I love a parade  

I'll tell you: Be your own damn parade. Be a one-person parade.

O.K., the Fourth of July is almost here. Like it or not, social distancing is still firmly in place, making me consider constructing 6-foot tongs to serve the burgers to the patio dwellers who will all be seated according to a grid design that promises to waylay contagion. It’s all rather dismal, I know, but we do what we can: paper cups and plates, no double dipping, actually no dipping at all, BYOB/soda, iced tea, water. Hand sanitizer will be provided. The bathroom? Use it at your own risk. Oh, it is all getting to sound so forced, lackluster, virus-weighty. And, to top it all off, the 4th of July parades are canceled this year. What insult to injury!  No floats, no shuffle-marching veterans, no flag waving dancers, no marching bands, or gleaming fire trucks. No Grand Marshal waving from the window of a 1948 Ford. No families lining the sidewalks. No seniors propped up in their lawn chairs. No teens standing in huddles of posed indifference waiting to razz the Drum Majorette. It’s just another sorry loss courtesy of the pandemic.

**PROBLEM STATEMENT**.
Answer these questions from the Fourth of July essay above, marking each answer to match:
(a) What kind of parade does the essay urge readers to be?
(b) How long are the tongs the writer considers building for serving burgers?
(c) From the window of what vehicle does the essay picture the Grand Marshal waving?

**SUPPLIED DATA**.
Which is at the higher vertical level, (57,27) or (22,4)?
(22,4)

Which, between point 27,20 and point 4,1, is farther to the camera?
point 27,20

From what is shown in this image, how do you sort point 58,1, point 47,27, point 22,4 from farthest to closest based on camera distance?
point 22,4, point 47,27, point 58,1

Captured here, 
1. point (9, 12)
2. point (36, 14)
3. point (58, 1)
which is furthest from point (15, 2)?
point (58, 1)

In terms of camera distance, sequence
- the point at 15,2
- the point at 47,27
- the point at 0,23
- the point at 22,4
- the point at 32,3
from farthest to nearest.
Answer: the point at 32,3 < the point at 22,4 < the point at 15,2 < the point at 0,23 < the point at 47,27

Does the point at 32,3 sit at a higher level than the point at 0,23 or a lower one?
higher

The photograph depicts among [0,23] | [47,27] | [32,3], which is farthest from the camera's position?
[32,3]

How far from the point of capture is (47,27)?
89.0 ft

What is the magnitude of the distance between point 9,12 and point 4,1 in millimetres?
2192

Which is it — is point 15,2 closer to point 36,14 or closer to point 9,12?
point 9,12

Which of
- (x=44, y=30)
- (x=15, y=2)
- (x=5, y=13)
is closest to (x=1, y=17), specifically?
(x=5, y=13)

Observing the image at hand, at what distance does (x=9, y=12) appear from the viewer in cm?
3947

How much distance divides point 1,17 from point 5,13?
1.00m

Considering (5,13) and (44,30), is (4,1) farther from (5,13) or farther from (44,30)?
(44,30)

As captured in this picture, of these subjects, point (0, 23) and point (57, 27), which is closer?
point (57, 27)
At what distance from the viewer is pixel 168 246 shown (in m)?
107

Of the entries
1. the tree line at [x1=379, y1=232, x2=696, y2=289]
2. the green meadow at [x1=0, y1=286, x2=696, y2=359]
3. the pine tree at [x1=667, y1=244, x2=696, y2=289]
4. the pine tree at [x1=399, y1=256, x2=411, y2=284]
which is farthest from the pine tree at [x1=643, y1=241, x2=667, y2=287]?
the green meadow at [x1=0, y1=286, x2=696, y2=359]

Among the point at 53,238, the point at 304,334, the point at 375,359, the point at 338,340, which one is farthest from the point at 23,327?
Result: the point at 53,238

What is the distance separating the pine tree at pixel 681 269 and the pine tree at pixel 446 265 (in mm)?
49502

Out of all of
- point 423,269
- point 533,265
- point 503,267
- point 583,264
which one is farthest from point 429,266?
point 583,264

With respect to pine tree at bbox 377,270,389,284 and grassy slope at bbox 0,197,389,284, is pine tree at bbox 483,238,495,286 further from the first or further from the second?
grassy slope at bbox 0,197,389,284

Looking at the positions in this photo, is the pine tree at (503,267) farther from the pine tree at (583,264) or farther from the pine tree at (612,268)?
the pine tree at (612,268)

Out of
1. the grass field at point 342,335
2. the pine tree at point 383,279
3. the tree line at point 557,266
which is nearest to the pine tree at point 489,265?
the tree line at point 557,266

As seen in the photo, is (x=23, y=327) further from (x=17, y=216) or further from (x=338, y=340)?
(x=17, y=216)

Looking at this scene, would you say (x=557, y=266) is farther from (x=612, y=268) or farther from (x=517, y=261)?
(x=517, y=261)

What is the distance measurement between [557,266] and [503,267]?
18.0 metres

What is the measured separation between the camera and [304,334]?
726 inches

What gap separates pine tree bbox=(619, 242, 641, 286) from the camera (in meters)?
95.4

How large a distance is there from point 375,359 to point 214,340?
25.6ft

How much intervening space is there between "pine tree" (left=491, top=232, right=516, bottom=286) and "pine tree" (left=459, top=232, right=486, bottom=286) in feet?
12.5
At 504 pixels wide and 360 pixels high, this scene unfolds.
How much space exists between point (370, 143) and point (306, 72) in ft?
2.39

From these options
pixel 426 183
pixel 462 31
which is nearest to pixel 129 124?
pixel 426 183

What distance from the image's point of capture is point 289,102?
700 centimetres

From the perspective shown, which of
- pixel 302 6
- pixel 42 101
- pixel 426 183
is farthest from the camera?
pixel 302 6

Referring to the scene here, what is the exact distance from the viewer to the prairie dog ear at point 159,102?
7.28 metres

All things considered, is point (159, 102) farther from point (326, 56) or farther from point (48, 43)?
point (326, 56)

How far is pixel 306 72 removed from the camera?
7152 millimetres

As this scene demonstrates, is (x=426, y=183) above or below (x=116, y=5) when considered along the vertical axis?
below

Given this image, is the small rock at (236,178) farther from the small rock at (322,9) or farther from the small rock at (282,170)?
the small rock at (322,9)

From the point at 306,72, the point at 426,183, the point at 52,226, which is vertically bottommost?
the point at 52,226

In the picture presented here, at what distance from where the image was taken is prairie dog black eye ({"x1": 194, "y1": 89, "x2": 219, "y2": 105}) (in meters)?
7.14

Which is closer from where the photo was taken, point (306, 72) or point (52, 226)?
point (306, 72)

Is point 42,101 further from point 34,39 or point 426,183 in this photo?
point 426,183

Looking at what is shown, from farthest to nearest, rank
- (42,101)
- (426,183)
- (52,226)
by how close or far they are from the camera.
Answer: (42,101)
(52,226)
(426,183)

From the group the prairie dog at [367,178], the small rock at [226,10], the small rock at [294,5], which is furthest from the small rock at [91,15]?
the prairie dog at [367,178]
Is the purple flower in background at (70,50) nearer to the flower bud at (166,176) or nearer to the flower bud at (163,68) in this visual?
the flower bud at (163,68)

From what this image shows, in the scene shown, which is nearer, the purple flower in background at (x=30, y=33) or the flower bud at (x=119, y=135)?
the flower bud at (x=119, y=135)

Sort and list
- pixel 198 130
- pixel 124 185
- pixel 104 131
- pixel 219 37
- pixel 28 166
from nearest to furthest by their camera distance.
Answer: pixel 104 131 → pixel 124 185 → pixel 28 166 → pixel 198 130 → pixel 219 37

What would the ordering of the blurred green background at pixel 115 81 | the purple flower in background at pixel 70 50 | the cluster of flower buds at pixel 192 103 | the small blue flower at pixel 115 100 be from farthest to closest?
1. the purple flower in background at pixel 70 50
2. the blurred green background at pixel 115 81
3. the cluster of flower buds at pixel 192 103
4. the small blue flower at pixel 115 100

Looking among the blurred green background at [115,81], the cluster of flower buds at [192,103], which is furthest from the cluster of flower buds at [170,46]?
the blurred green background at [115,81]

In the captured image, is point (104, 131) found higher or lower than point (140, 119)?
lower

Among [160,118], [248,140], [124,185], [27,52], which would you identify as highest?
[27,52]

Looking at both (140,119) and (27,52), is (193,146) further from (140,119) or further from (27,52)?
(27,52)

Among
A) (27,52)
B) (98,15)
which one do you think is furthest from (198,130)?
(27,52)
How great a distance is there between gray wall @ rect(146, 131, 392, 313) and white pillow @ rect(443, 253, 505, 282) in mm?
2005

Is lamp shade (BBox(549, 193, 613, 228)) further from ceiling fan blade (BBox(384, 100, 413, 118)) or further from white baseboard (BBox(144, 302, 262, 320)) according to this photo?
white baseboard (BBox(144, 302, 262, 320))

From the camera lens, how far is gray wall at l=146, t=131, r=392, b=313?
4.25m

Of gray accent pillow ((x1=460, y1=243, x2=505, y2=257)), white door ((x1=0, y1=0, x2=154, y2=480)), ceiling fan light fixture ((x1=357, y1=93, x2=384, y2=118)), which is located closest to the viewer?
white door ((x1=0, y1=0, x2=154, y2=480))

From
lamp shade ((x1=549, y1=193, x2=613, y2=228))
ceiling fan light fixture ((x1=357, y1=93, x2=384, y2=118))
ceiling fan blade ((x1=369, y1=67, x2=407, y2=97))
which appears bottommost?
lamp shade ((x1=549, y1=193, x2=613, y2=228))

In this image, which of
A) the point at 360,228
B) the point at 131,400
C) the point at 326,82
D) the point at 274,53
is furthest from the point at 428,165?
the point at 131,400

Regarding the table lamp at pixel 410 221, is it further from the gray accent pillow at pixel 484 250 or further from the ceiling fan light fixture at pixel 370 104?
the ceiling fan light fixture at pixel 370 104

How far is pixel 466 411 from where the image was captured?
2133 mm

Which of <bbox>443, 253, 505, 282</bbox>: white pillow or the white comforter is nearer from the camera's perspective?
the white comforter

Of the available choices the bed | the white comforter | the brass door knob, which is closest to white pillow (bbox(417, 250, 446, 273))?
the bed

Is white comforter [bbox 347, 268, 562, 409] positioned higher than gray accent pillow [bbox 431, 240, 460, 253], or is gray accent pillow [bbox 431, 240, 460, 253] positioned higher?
--
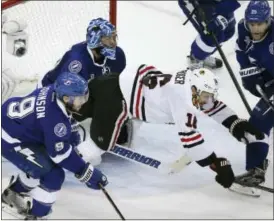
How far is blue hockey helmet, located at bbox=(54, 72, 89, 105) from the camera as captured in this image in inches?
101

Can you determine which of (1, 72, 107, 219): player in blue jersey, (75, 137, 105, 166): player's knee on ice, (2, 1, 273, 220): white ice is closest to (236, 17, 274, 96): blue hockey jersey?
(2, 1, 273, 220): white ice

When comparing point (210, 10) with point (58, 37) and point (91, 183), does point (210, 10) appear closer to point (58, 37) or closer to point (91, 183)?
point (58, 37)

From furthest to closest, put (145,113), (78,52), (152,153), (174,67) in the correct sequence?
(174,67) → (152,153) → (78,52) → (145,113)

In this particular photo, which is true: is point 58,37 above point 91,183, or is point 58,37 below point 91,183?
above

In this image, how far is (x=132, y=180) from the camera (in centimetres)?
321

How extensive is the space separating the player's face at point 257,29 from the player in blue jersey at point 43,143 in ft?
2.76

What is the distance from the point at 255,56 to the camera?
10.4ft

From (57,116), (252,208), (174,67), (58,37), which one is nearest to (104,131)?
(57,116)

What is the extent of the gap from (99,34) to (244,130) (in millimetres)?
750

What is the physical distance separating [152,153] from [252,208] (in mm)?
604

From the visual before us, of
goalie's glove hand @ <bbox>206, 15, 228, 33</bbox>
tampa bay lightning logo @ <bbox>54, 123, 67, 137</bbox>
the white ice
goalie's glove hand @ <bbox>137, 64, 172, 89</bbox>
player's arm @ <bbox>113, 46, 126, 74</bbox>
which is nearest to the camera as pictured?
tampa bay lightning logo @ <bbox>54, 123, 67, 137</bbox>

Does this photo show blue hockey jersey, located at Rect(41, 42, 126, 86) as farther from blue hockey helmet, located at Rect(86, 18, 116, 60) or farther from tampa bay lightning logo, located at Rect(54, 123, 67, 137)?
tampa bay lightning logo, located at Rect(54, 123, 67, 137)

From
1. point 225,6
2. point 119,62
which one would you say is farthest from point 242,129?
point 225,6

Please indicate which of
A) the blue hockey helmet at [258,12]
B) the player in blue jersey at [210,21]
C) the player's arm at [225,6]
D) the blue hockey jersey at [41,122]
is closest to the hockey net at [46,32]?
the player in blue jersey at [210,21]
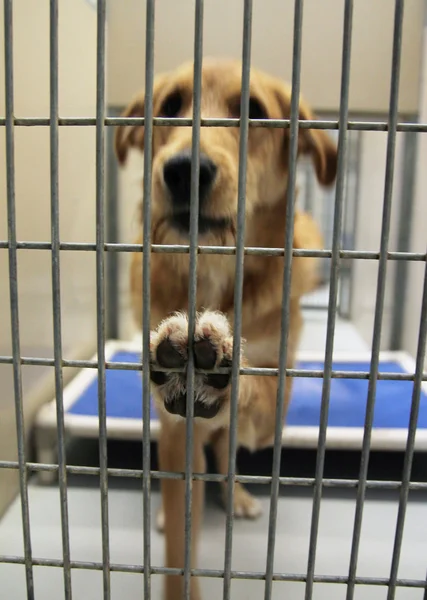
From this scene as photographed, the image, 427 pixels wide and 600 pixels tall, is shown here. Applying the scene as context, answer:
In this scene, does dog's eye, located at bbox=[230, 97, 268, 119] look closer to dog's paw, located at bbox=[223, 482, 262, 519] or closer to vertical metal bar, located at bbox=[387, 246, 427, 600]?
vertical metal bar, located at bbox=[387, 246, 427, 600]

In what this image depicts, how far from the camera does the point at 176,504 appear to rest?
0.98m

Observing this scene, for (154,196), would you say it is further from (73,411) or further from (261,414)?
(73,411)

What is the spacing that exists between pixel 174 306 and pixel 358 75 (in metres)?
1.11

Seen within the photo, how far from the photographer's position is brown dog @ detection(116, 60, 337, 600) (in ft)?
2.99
--
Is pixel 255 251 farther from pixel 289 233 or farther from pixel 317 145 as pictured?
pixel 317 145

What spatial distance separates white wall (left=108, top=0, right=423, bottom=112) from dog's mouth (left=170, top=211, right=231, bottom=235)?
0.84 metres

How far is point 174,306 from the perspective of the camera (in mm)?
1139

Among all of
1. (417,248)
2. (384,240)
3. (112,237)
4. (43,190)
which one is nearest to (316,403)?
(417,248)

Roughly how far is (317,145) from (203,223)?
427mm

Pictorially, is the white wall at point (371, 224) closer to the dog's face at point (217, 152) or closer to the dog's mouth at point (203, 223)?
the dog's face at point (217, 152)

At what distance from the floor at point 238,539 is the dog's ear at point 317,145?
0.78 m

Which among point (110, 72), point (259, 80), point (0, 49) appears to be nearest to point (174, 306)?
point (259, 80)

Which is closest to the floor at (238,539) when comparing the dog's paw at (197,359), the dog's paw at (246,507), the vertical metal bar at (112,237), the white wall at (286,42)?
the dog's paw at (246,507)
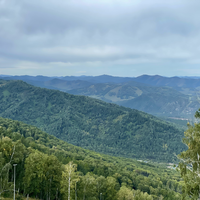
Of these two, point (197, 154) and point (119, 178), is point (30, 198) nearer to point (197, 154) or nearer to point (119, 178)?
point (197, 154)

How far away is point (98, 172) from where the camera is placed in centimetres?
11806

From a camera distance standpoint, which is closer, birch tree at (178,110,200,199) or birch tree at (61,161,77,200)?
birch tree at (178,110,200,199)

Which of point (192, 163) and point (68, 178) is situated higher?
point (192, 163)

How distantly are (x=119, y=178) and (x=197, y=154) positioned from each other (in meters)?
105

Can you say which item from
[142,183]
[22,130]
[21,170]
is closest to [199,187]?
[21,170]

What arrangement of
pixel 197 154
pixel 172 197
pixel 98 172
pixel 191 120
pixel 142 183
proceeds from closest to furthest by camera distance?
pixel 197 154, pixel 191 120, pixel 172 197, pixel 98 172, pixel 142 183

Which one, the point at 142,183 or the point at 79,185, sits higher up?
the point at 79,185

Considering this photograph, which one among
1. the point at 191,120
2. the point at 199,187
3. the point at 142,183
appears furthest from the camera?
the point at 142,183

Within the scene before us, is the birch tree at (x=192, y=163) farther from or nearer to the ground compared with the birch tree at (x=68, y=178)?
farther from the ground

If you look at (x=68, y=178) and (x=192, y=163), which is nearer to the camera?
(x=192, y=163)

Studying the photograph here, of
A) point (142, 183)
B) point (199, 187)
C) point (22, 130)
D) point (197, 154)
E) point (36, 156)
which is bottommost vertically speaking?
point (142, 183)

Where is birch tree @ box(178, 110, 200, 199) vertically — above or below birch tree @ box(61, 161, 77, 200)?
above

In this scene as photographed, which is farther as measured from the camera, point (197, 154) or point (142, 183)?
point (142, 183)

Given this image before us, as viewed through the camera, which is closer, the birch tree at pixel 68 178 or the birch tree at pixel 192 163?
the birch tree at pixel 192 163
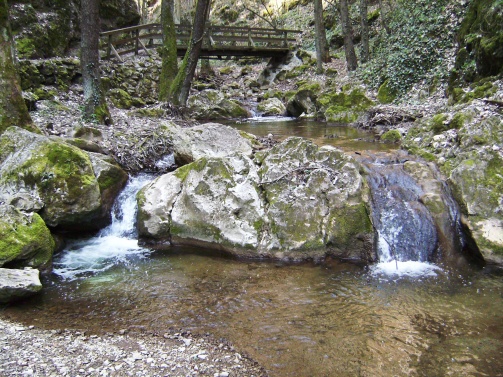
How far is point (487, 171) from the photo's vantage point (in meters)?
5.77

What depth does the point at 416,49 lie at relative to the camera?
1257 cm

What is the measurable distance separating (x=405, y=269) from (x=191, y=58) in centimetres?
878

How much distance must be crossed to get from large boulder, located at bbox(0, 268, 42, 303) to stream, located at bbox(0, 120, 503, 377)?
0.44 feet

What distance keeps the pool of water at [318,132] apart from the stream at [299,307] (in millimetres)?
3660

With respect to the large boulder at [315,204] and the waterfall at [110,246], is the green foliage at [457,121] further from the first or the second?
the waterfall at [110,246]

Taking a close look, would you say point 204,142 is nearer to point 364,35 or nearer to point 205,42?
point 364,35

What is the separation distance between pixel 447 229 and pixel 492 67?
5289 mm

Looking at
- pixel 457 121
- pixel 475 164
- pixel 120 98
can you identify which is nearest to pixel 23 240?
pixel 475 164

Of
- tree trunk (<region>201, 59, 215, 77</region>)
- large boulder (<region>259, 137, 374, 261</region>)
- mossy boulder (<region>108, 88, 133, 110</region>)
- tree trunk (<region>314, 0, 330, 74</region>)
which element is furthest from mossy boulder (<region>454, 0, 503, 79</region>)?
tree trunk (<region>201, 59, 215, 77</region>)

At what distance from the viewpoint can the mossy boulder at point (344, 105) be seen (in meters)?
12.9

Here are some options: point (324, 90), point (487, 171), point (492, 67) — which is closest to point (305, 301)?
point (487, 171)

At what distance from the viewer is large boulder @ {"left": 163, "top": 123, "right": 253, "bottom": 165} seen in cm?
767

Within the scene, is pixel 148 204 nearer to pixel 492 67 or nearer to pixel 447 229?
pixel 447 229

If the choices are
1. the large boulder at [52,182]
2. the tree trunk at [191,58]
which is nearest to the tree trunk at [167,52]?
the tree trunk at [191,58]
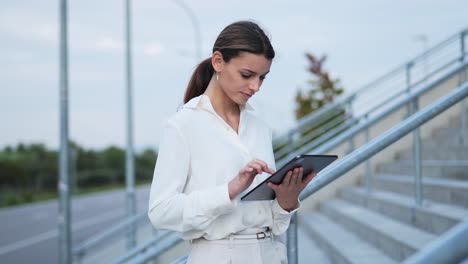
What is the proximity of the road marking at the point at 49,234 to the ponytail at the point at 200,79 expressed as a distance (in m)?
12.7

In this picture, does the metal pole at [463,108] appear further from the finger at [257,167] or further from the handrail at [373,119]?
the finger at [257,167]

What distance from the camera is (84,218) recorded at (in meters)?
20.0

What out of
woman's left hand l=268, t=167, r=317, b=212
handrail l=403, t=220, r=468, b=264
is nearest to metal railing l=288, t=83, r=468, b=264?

**ANSWER FOR THIS EXERCISE**.
(a) A one-person parade.
(b) 6 feet.
(c) A 1948 Ford.